Collected data:
================

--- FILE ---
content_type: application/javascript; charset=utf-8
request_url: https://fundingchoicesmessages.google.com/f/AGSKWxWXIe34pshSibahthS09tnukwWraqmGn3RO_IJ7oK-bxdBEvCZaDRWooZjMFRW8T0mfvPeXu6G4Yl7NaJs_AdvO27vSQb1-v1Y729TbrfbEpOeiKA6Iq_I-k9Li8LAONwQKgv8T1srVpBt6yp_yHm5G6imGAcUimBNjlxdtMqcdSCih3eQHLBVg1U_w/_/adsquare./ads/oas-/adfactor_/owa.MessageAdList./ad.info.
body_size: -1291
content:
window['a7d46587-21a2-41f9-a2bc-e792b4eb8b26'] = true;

================

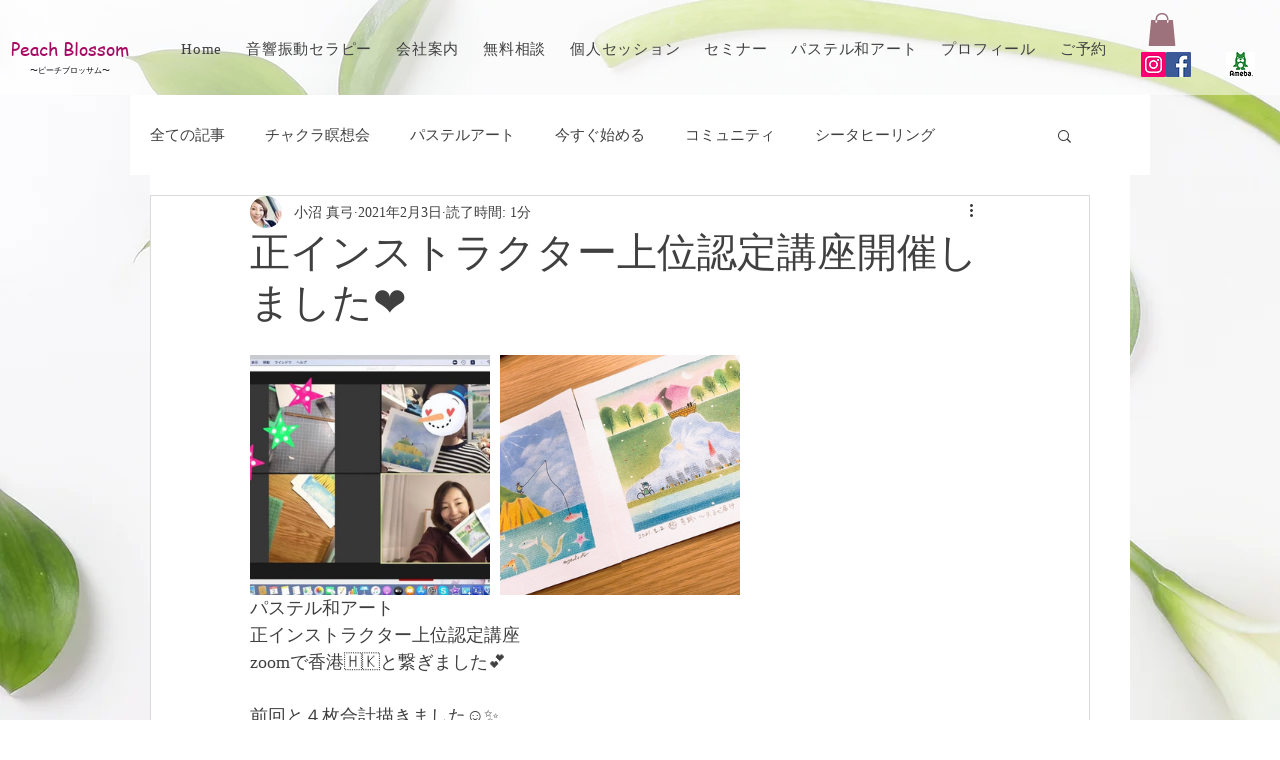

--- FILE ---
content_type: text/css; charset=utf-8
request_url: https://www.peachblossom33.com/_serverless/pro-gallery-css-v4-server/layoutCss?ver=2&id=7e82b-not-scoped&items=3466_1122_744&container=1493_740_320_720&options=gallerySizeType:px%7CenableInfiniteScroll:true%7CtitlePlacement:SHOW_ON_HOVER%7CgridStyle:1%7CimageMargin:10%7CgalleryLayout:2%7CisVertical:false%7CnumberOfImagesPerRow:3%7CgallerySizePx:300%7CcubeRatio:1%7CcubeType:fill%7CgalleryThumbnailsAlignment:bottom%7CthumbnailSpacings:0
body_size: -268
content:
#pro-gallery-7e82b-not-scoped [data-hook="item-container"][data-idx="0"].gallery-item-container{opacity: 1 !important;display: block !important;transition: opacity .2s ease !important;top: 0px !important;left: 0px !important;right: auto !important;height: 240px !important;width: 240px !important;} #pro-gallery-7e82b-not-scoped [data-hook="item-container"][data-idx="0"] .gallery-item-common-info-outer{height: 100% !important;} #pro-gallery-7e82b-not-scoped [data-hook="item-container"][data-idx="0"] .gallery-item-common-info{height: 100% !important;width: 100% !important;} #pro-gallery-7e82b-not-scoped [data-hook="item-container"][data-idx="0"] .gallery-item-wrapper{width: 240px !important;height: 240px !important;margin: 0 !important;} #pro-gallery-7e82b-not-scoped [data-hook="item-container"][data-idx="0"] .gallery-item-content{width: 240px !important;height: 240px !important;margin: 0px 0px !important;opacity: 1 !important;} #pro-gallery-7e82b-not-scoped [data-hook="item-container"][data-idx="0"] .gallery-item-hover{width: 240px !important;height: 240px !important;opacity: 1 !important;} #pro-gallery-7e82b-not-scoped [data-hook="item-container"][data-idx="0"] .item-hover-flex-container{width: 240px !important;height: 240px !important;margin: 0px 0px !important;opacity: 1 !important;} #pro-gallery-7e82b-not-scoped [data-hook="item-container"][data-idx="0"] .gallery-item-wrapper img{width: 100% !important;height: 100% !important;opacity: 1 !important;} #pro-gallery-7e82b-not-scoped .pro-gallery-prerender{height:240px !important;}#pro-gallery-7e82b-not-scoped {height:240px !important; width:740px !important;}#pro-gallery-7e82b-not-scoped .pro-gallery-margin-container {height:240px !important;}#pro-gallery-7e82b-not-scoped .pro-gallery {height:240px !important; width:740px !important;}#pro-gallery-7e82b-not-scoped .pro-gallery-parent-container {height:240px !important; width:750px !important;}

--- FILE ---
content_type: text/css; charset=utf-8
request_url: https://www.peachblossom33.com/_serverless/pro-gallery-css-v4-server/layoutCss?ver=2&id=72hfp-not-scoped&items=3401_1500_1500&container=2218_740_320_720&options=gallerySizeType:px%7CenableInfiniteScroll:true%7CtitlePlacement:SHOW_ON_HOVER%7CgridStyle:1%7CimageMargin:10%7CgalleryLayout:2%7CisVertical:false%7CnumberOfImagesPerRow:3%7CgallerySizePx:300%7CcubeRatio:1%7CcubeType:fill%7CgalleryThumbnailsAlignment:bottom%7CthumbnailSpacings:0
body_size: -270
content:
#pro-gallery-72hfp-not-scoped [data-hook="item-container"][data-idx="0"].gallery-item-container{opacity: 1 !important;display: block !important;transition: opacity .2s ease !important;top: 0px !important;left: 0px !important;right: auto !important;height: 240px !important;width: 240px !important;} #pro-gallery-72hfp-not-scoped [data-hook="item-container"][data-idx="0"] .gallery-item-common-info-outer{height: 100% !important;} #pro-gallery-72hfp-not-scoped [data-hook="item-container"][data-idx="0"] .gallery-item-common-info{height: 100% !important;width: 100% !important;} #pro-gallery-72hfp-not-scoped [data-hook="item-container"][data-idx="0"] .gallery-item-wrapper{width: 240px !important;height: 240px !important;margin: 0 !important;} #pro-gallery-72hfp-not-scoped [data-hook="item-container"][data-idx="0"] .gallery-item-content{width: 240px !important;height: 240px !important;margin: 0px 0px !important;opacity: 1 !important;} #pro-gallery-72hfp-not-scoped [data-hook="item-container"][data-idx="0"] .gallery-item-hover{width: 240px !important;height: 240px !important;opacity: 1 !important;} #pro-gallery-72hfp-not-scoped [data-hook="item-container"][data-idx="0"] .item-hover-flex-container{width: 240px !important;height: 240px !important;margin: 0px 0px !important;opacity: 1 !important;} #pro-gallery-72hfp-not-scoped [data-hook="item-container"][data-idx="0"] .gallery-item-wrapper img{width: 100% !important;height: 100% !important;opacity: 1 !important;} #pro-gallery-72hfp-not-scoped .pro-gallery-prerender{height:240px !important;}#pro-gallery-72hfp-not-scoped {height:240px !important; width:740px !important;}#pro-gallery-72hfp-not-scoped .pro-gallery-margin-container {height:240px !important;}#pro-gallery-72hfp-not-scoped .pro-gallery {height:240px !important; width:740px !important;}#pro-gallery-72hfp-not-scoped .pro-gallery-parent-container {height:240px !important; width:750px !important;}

================

**What the task asks**. Among the lines above, show every one that contains the string "fill".

**Task solution**.
request_url: https://www.peachblossom33.com/_serverless/pro-gallery-css-v4-server/layoutCss?ver=2&id=7e82b-not-scoped&items=3466_1122_744&container=1493_740_320_720&options=gallerySizeType:px%7CenableInfiniteScroll:true%7CtitlePlacement:SHOW_ON_HOVER%7CgridStyle:1%7CimageMargin:10%7CgalleryLayout:2%7CisVertical:false%7CnumberOfImagesPerRow:3%7CgallerySizePx:300%7CcubeRatio:1%7CcubeType:fill%7CgalleryThumbnailsAlignment:bottom%7CthumbnailSpacings:0
request_url: https://www.peachblossom33.com/_serverless/pro-gallery-css-v4-server/layoutCss?ver=2&id=72hfp-not-scoped&items=3401_1500_1500&container=2218_740_320_720&options=gallerySizeType:px%7CenableInfiniteScroll:true%7CtitlePlacement:SHOW_ON_HOVER%7CgridStyle:1%7CimageMargin:10%7CgalleryLayout:2%7CisVertical:false%7CnumberOfImagesPerRow:3%7CgallerySizePx:300%7CcubeRatio:1%7CcubeType:fill%7CgalleryThumbnailsAlignment:bottom%7CthumbnailSpacings:0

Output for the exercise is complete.